### Exercise:
Pick up the text on Queen Elizabeth II's portraits and royal honours after its last sentence, and continue it in the same style.

### Document section:
Parr’s photograph of Queen Elizabeth II, which appears in Only Human, was taken in 2014, when the British head of state was visiting the Drapers’ Livery Hall in central London, to mark the Drapers' Livery Company’s 650th Anniversary. It’s a simple candid shot, which doesn’t elevate Her Royal Highness; in the photograph she’s faceless and dwarfed by her attendees, her Bentley State Limousine, and the raised phones of onlookers on the pavement opposite.

Some might see the image as unwarranted, and even disrespectful, but Parr and the Royal Household appear to be on good terms; in 2019 he sent the Queen a dedicated copy of Only Human, writing, on the title page, that he was ‘Your Majesty’s most humble and obedient servant’; last year RHR repaid the complement, when the photographer was recognised in the Queen's birthday honours with a CBE.

The painter Lucian Freud had a more complicated relationship with Buckingham Palace. In 1977 the painter rejected a CBE, but later took both a Companion of Honour and an Order of Merit from the head of the British state. Why this vacillation? Freud is quoted as reasoning, “I remember my friend (the ballet dancer and choreographer) Freddie Ashton said, a long time ago, people are always asking me whether to accept honours or not and he said: ‘I’d accept a bottle of gin’.”

It’s unclear whether a litre of Gordon’s ever made it way from SW1 to Freud’s studio, but in 2001 the painter did receive another Royal honour, as our book, Lucian Freud: A Life, notes.

Lucian Freud's painting of the Queen, as it appears in our two-volume set on Freud

“He painted Her Majesty Queen Elizabeth II and donated the work to the Royal Collection,” writes author Mark Holborn. “The Queen has been the subject of numerous portraits over the course of her reign, beginning with Cecil Beaton’s official photograph for the Coronation in 1953, made in a studio against a backdrop of Westminster Abbey. Just before she succeeded to the throne, she was photographed by Dorothy Wilding. In 2007 and 2016 she was the subject of photographs by Annie Leibovitz. She was painted by Pietro Annigoni, and sixteen silkscreen portraits were produced by Andy Warhol.

### Information provided:
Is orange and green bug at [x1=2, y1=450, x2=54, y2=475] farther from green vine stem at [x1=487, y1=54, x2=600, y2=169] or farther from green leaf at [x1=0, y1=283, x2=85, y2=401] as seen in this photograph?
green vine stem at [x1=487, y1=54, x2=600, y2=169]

### Output below:
“Freud’s small portrait, which can be measured in a few inches, was painted in a restoration studio for the Royal Collection in St James’s Palace. Her diamond and pearl diadem was worn by a courtier at sittings. David Dawson photographed the Queen and Freud at work on the painting. Though some commentators felt the picture to be unflattering, Adrian Searle of the Guardian said the work was ‘the best royal portrait of any royal anywhere for at least 50 years’.”

Author Martin Gayford concurs in his commentary on this portrait in our two-volume Lucian Freud book. "There was no specific painting from the past that guided HM Queen Elizabeth II. Naturally, however, Freud was aware of innumerable pictures of kings and queens, stretching back to Holbein and beyond," writes Gayford. "He responded by underlining her status in a way that is almost jokey. Like a monarch in Alice in Wonderland or on a playing card, the Queen is wearing a crown. Freud admitted that he included this headgear partly because he ‘had always liked the way her head looks on stamps’. However, it was also because he ‘wanted to make some reference to the extraordinary position she holds, of being the monarch’. The royal portrait is only 9 inches by 6, a little picture; but Freud explained that his ambition was ‘to make a big small painting’. This was a perennial aim: even a tiny image was intended to have a monumental effect."

You can see the sitting in Lucian Freud: A Life, and the painting in our two-volume Lucian Freud book, while the Annie Leibovitz images from 2007 appear in Annie Leibovitz: at Work. In the latter book, Leibovitz explains how she felt she had an advantage over British portraitists, as “ It was OK for me to be reverent. The British are conflicted about what they think of the monarch,” she goes on. “If a British portraitist is reverent he’s perceived to be doting. I could do something traditional.”

The Queen photographed by Annie Leibovitz, as featured in Annie Leibovitz: Portraits 2005-2016

Nevertheless, Leibovitz royal appointment wasn’t entirely trouble-free. In early calls with the Palace, Leibovitz admitted she was influenced by Helen Mirren’s performance in the 2006 movie, The Queen, “and I couldn’t help mentioning how much I liked her character in that film,” the photographer writes. “There was a long silence on the other end of the line.”

Ever the professional, Leibovitz researched earlier portraits, including Freud’s work, as well as wardrobe options and potential settings in Buckingham Palace, where the shoot was scheduled to take place. The photographer was given just 25 minutes with the Queen, and planned the shoot meticulously, from lighting set-ups to clothing choices. Nevertheless, on the day, not everything went to plan.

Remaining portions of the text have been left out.